Silver is more responsive to economic trends than gold because silver has so many uses in industrial applications especially in electronics, solar energy, medical devices, and more.
That connection to real economy demand can boost returns when the economy is expanding greatly, but silver is therefore subject to more severe price swings. Gold is typically less volatile, and while gold assets become less valuable over short periods of price swings, it is a more stable store of value in uncertain and inflationary environments.

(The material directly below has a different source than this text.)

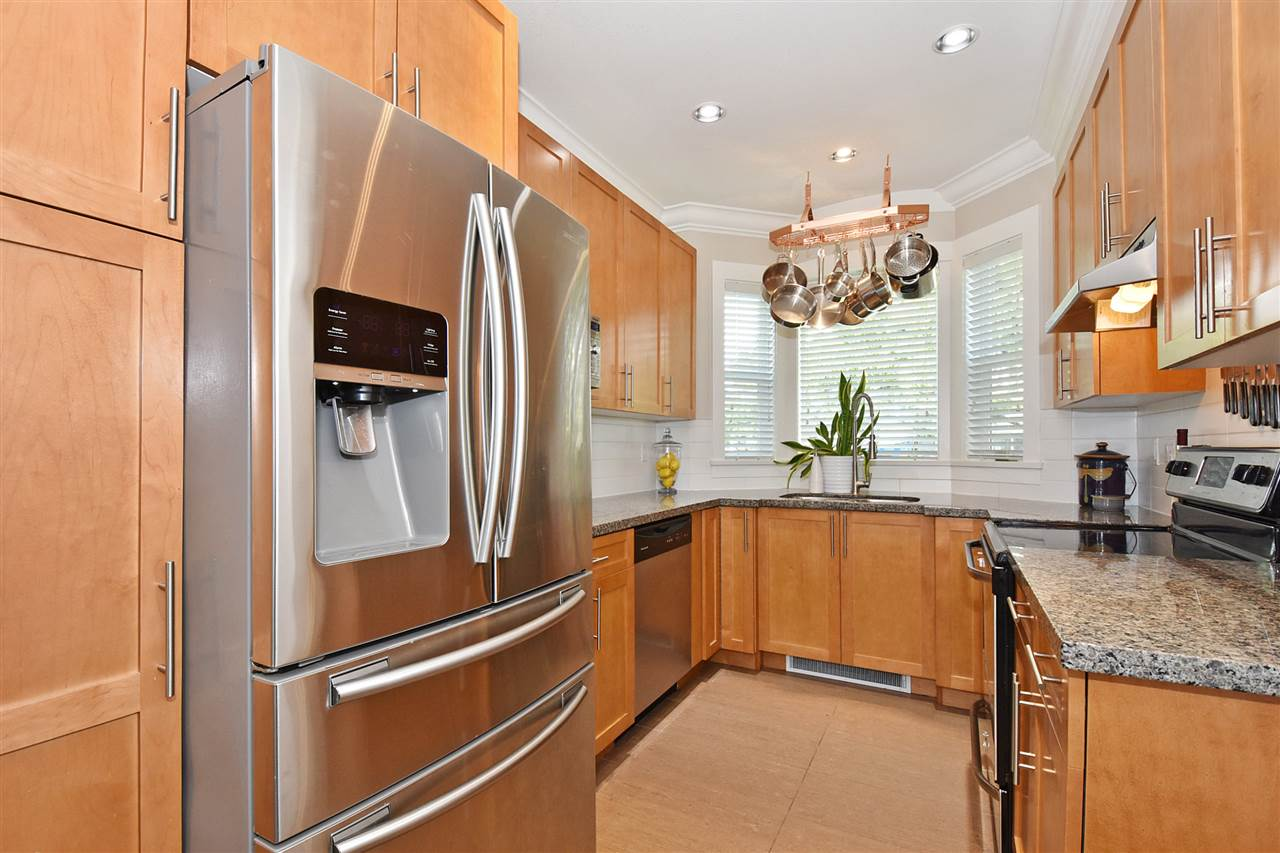 "Photo 7: 1386 E 27TH Avenue in Vancouver: Knight Townhouse for sale in ""VILLA @27"" (Vancouver East)  : MLS(r) # R2074490"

When it comes to volatility, silver tends to fluctuate far more violently: it spikes high in a bull market but also falls sharply. Gold does not escape from fluctuations but more often offers a smoother price curve and tends to be more favorable for conservative investors.
In liquidity, both metals are typically widely traded and liquid. However, gold usually has more support in the global marketplace. Silver is liquid but can have slightly less depth, or wider bid-ask, depending on the location and market conditions.
With regard to drivers of demand, the contrast is stark. Gold gets demand from cultural, emotional, and monetary utility, i.e, demand to hedge against inflation or currency weakness in uncertain environments.
On the other hand, silver has strong industrial demand in addition to its investment value, and that demand can be amplified with investment when industries such as electronics, alternative energy, and manufacturing grow.
When it comes to storage and handling, gold has distinct advantages. Gold is dense, does not corrode, and is easier to store. Silver, as a lower-value option on a per-item basis, occupies more volume for the same value and is more prone to corrosion, creating additional storage or maintenance issues.
With respect to affordability and access, silver will clearly lower the barrier to entry. The lower unit cost for silver makes it available to smaller investors with modest capital. By comparison, gold may be more challenging for the mass retail market to access in significant quantities in its physical form.
Silver's fate will be more tethered to the rise and fall of global industrial activity. In times of economic strength, industrial demand can pull silver's price up more strongly than gold. Of course, that same sensitivity also pulls downside risk more deeply in bad times.
Gold, on the other hand, is generally less dependent on stocks and the industrial cycles. Its lower correlation with equities and other risky assets allow it to be a valuable diversifier during declines or periods of market volatility.
For investors who cannot or simply will not take delivery of physical metal, there are alternative routes: exchange-traded funds (ETFs), mutual funds invested in metals, or mining stock, which offer indirect exposure to gold and silver without the need to worry about storage or purity.
Historic data indicates that from the last Diwali (October 2024) to Diwali 2025, gold returned approximately 52–54 percent while silver returned about 48–50 percent, depending on the exact measurement date and data source.
Another report states gold appreciated about 52.48% from last Diwali, from about ₹79,681 per 10 g (24K) to ₹1,21,500, while silver appreciated about 48.875% (from ₹98,340/kg to ₹1,46,400/kg).
These returns were not solely correlated. They were driven by several factors, including increased geopolitical tensions around the world, a decreasing U.S. dollar, expectations of low interest rates, and strong home festive demand for gold and silver in India.
Taking into consideration that most people will be primarily focused on capital preservation and reducing their fear due to uncertainty in prices, gold will usually be the safer option. Gold has a more predictable profile, with damage when things go wrong, and is steeped in historical precedent as a safe play for risk-averse investors.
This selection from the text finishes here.